以下、本発明の積層体の各構成について説明する。
本発明に用いられる耐アルカリ基材は、金属基材および耐アルカリ保護層を有するものである。
本発明における金属基材は、アルミニウムまたはアルミニウムを主成分とする合金からなるものである。
また、アルミニウムを主成分とするとは、金属基材中のアルミニウムの含有量が75質量%以上のことをいい、好ましくは90質量%以上であることが好ましい。軽量化および低コスト化を図ることができるからである。
本発明における耐アルカリ保護層は、上記金属基材表面に形成され、無機材料を主成分とする耐アルカリ材料からなるものである。
なお、上記耐アルカリ材料として用いられる金属としては、耐アルカリ保護層形成後に、空気中の酸素等により酸化されたものも含むものである。
本発明における耐アルカリ材料は、プロセスに必要な耐アルカリ性やコスト面を鑑みた上で選択される。
また、発光素子の放熱基板などに用いられ、光反射性が必要となる際には、表面反射率の高い金属等を用いることが好ましい。
また、本発明においては、なかでも、平面視上、上記耐アルカリ基材の絶縁層が形成される側の表面のうち、絶縁層のパターニング時に耐アルカリ基材が露出する領域を含むものであることが好ましく、特に、平面視上、上記耐アルカリ基材の絶縁層が形成される側の表面全てを含むものであることが好ましく、なかでも特に、端面を除く金属基材の全表面であることが好ましく、さらに特に、金属基材の全表面であることが好ましい。上記形成個所が上述の領域であることにより、絶縁層のパターニング時に用いられるアルカリ現像液による浸食を効果的に抑制することができるからである。

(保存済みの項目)

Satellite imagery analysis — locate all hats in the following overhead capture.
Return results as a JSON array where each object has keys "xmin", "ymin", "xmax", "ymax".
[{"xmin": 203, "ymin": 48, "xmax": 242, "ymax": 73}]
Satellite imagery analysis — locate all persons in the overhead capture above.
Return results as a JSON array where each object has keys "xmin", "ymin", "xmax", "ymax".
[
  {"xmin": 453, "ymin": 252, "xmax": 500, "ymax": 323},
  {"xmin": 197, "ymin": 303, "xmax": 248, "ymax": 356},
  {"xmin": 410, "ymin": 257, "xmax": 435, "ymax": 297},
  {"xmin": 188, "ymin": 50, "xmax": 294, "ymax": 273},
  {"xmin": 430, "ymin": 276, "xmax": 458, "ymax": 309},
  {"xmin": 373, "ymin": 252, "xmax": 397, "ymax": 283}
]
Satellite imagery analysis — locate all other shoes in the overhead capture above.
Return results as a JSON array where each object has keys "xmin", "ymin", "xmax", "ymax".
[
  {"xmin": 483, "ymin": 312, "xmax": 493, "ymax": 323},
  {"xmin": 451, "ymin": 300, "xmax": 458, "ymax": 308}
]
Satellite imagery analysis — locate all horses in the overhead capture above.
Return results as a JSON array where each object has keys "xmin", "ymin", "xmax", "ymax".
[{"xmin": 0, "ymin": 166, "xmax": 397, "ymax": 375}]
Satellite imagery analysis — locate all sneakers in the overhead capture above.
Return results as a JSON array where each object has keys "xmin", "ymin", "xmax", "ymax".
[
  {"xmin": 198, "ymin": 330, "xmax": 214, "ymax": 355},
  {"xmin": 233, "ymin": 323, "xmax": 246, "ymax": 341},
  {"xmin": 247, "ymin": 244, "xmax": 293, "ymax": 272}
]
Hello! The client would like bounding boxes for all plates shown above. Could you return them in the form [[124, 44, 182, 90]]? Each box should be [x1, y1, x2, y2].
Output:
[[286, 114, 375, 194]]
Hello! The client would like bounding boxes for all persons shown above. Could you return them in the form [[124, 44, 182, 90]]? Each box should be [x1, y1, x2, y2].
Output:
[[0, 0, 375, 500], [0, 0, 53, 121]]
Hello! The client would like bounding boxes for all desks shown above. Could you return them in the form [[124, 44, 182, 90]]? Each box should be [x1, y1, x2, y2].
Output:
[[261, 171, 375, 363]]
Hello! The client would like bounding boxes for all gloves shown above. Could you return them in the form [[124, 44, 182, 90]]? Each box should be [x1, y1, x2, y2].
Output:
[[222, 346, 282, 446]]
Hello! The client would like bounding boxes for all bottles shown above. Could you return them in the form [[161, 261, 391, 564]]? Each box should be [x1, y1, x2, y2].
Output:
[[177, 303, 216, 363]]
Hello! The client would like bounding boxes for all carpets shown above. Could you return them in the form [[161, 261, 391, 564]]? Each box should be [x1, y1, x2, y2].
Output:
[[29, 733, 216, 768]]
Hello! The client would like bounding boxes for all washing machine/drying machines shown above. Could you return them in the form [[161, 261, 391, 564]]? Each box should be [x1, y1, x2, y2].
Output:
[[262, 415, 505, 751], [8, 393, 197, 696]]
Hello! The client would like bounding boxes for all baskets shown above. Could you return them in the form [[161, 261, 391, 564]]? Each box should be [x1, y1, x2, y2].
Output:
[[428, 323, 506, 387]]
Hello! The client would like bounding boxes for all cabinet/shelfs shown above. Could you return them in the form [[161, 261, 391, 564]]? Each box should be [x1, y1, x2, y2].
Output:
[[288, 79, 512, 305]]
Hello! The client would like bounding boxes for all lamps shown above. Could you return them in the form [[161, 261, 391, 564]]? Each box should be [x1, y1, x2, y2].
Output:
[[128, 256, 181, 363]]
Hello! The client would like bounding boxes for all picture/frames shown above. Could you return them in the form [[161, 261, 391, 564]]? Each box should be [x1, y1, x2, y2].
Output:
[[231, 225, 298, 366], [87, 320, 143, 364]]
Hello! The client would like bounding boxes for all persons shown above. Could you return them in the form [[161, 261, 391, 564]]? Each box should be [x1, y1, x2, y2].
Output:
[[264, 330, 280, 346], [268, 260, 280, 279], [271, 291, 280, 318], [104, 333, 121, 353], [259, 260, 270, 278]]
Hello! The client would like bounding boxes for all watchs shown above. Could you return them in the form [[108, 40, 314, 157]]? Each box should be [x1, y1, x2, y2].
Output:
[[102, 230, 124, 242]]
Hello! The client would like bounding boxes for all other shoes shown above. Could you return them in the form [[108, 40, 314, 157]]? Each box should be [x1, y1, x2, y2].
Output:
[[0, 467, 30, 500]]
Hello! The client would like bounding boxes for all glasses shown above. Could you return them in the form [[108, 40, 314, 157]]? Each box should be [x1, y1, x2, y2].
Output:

依頼内容 1: 出典の文章の最後の段落で「好ましい」とされる形成個所の範囲を、述べられている順にすべて挙げてください。
依頼内容 2: 出典の文章によると、「アルミニウムを主成分とする」とは、金属基材中のアルミニウムの含有量が何質量%以上であることを指しますか。
依頼内容 3: 出典の文章のうち、「本発明における耐アルカリ保護」という語句を含む箇所から始まり「ト面を鑑みた上で選択される。」で終わる部分を、正確に書き写してください。

想定解答 1:
1. 平面視上、耐アルカリ基材の絶縁層が形成される側の表面のうち、絶縁層のパターニング時に耐アルカリ基材が露出する領域を含むもの
2. 平面視上、耐アルカリ基材の絶縁層が形成される側の表面全てを含むもの
3. 端面を除く金属基材の全表面
4. 金属基材の全表面

想定解答 2: 75質量%以上です。

想定解答 3:
本発明における耐アルカリ保護層は、上記金属基材表面に形成され、無機材料を主成分とする耐アルカリ材料からなるものである。
なお、上記耐アルカリ材料として用いられる金属としては、耐アルカリ保護層形成後に、空気中の酸素等により酸化されたものも含むものである。
本発明における耐アルカリ材料は、プロセスに必要な耐アルカリ性やコスト面を鑑みた上で選択される。